Lentiviral transduction of primary human macrophages provides high and bioorthogonal expression of AntiFl-ζ. (A) The AntiFl-ζ expression construct is composed of an anti-flourescein scFv (FITC-E2) linked by a glycine repeat to an EGFRt transmembrane domain and surface tag. The control construct consists of a truncated CD19 tag without FITC-E2. Constructs were cloned into an epHIV7.2 lentiviral backbone and co-transfected into 293T cells with packaging plasmids for synthesis of lentiviral particles (LPs). Transduction of patient-derived macrophages yields the AntiFl-ζ GEMs with the bioorthogonal surface receptors for drugamer assembly (B) AntiFl-ζ expression by GEMs occurs with high transduction efficiency around 250 LPs/cell (99% FITC-E2+) and increases with increasing LPs/cell. Shown are representative plots from one donor (n = 3). (C) Comparison of untransduced, wild type macrophages, CD19t GEMs and AntiFl-ζ GEMs expression of characteristic macrophage phenotype markers (CD40, CD80, CD86, HLA-DR/DP/DQ, CD11b, PD-L1, CD163, CD206, and CD209) 7 days after lentiviral transduction shows minimal changes to cell phenotype following lentiviral transduction.

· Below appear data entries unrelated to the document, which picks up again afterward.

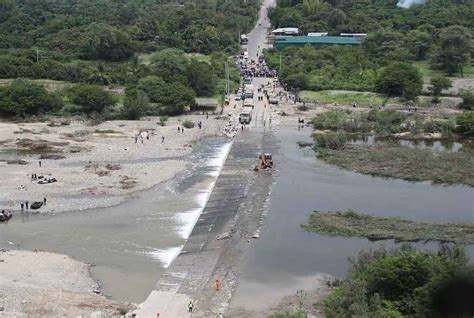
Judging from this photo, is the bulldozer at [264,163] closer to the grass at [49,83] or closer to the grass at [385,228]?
the grass at [385,228]

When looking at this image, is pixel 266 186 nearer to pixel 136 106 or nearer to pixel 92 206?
pixel 92 206

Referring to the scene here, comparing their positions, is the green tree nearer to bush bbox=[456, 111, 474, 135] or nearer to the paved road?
bush bbox=[456, 111, 474, 135]

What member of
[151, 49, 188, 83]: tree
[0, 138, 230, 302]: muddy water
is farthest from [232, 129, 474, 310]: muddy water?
[151, 49, 188, 83]: tree

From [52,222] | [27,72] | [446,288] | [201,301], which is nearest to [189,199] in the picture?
[52,222]

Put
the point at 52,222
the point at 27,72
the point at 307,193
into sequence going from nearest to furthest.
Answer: the point at 52,222 → the point at 307,193 → the point at 27,72

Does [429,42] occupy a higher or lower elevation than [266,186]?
higher

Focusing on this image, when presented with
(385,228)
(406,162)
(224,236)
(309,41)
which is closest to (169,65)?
(309,41)

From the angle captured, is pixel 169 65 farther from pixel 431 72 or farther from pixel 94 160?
pixel 431 72
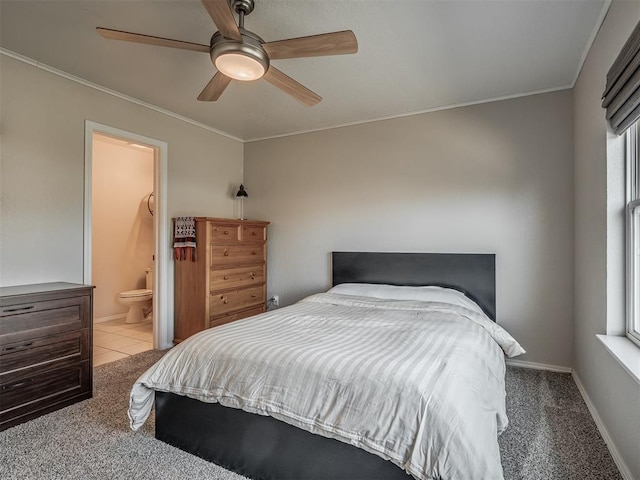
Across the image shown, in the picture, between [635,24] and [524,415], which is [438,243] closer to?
[524,415]

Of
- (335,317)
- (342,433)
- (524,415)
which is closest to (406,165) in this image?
(335,317)

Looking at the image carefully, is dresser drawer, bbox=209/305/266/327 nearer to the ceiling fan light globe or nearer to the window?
Answer: the ceiling fan light globe

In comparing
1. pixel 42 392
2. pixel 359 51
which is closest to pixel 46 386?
pixel 42 392

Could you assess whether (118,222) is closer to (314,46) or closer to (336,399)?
(314,46)

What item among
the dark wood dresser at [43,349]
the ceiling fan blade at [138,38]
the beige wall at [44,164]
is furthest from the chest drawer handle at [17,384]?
the ceiling fan blade at [138,38]

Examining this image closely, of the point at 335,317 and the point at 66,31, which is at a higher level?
the point at 66,31

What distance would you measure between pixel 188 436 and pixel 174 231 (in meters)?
2.31

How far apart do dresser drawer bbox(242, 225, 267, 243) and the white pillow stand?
1.24 meters

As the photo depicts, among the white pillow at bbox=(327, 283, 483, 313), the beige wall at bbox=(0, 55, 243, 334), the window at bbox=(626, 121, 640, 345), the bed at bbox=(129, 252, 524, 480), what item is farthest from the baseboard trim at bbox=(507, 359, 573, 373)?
the beige wall at bbox=(0, 55, 243, 334)

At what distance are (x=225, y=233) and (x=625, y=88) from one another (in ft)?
10.8

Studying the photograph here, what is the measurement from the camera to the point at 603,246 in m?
2.12

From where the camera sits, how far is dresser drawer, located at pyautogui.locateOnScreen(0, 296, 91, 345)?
2.16 metres

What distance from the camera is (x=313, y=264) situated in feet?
13.7

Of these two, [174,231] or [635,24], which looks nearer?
[635,24]
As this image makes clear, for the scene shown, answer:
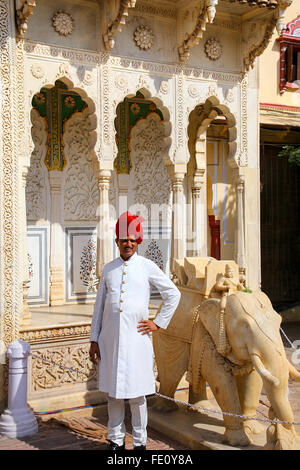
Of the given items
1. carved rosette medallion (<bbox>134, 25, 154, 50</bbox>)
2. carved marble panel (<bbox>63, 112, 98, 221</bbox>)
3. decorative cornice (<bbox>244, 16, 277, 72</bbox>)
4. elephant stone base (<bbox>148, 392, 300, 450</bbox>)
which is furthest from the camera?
carved marble panel (<bbox>63, 112, 98, 221</bbox>)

Shown are representative results from one donor (4 patient donor-derived macrophages were studied in total).
Figure 5.
Figure 5.
Loading and characterization of genetically engineered macrophages (GEMs) with rhodamine-labeled drugamer (A) Cell loading was measured with anti-fluorescein scFv (AntiFl-ζ) and control truncated CD19 (CD19t) GEMs (no scFv) as a function of drugamer concentration to determine the binding curve (AntiFl-ζ GEMs, green circle; CD19t GEMs, blue square; n = 3, representative plot corrected against baseline fluorescent levels (0.527 × 103 MFI)) (B) PI-103 drugamer remains bound to GEMs for up to 10 days in cell culture as evidenced by retention of rhodamine fluorescence. Data shown are representative results from one donor (n = 3; 2nd and 3rd replicates conducted with control drugamer). (C) The level of PI-103 drugamer internalization by the AntiFl-ζ GEMs was measured after acid-salt washout of surface-bound polymer and determination of rhodamine (Rh) fluorescence loss. Results determined that approximately 80% of drugamer remained bound on the AntiFl-ζ GEMs over ten days. Data shown are representative results from one donor (n = 3).
Figure 6.
Figure 6.
The longitudinal anti-U87 glioblastoma tumor cell activity of the PI-103 drugamer was compared to parent PI-103 drug, to control drugamer that does not contain PI-103, and to nontreated and nocodazole (NOC; a potent mitotic inhibitor drug) controls. The PI-103 drugamer was incubated at 5 μM polymer (corresponding to 30 μM PI-103 at 100% release), and significantly inhibited U87 ATP production for the five days characterized compared to parent PI-103. The control drugamer had no significant inhibitory effect on cells. Average bioluminescence per well was measured in counts per second (CPS) and scaled with relative ATP production for each U87 treatment group. Data are presented as mean ± SD, baseline corrected (n = 4). Welch’s t-tests were used to determine statistical significance between groups at specific time point (*p < 0.05, **p < 0.01, and ***p < 0.001).
Figure 7.
Figure 7.
Arming engineered T cells with CMP8 drugamer prevents degron-tagged degradation of intracellular eBFP2 and extends the protein fluorescence activity. (A) The T cell line, H9, was first used to validate the versatility of AntiFl expression and function in different immune cell classes. AntiFl H9s were loaded with CMP8 drugamer and drugamer fluorescence was compared against drugamer-loaded wild type (WT) and AntiFl H9 controls with no drugamer loading (n =1, 28,311 ± 12,390 cells total analyzed per group). Figure S8 shows loading of Jurkat T cells similarly. (B) Jurkat T cells were co-transduced with AntiFl and a transgene encoding for a degron-tagged fluorescent protein, eBFP2 (AntiFl.BFP Jurkats). Arming of AntiFl.BFP Jurkats with CMP8 drugamer resulted BFP fluorescence detection induced by the gradual release of CMP8 from the drugamer and compared against a CMP8 drugamer loaded WT Jurkat control. eBFP2 fluorescence detection from CMP8 drugamer-loaded AntiFl.BFP Jurkats increased steadily over 24 hours (n =1, 21,559 ± 10,833 cells total analyzed per group, %eBFP2 positivity normalized against 0h WT Jurkat).